=== 할 일 ===
아래 기록에서 "farthest"라는 단어가 들어 있는 줄은 어느 것인가요? 해당하는 줄을 모두 골라 그대로 옮겨 적으세요.

=== 사용할 기록 ===
☆ ☆ ☆ ☆ ☆

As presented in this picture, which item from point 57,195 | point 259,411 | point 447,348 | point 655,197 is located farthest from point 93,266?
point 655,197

☆ ☆ ☆ ☆ ☆

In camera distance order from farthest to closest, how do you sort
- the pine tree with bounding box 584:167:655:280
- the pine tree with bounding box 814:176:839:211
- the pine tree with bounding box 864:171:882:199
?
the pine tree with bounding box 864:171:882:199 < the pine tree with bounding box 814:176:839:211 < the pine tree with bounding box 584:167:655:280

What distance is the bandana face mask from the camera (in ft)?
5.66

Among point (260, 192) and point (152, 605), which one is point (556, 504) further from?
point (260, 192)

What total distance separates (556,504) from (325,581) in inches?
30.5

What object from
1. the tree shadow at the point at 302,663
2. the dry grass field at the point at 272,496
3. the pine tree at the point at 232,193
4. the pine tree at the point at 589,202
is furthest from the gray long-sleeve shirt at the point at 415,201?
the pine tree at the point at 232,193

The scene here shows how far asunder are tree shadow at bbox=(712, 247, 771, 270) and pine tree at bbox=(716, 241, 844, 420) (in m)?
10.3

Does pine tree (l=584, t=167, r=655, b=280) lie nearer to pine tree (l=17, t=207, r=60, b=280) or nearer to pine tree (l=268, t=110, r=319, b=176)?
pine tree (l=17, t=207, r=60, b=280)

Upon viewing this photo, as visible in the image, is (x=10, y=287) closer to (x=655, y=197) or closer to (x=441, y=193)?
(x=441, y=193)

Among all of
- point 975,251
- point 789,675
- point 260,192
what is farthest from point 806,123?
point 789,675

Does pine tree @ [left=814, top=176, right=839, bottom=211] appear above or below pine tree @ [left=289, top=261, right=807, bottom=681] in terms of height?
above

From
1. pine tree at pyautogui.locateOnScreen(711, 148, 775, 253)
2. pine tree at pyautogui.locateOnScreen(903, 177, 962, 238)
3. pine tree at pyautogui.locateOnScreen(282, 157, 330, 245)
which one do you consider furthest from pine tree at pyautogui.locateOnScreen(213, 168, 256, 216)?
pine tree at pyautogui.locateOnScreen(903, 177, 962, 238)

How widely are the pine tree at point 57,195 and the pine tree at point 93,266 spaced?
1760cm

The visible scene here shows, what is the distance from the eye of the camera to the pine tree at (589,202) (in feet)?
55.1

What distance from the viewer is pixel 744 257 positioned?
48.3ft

☆ ☆ ☆ ☆ ☆

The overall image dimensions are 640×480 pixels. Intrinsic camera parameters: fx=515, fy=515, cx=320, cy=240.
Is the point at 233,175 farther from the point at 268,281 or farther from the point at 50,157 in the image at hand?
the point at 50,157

☆ ☆ ☆ ☆ ☆

=== 예상 결과 ===
As presented in this picture, which item from point 57,195 | point 259,411 | point 447,348 | point 655,197 is located farthest from point 93,266?
In camera distance order from farthest to closest, how do you sort
what is farthest from point 806,123?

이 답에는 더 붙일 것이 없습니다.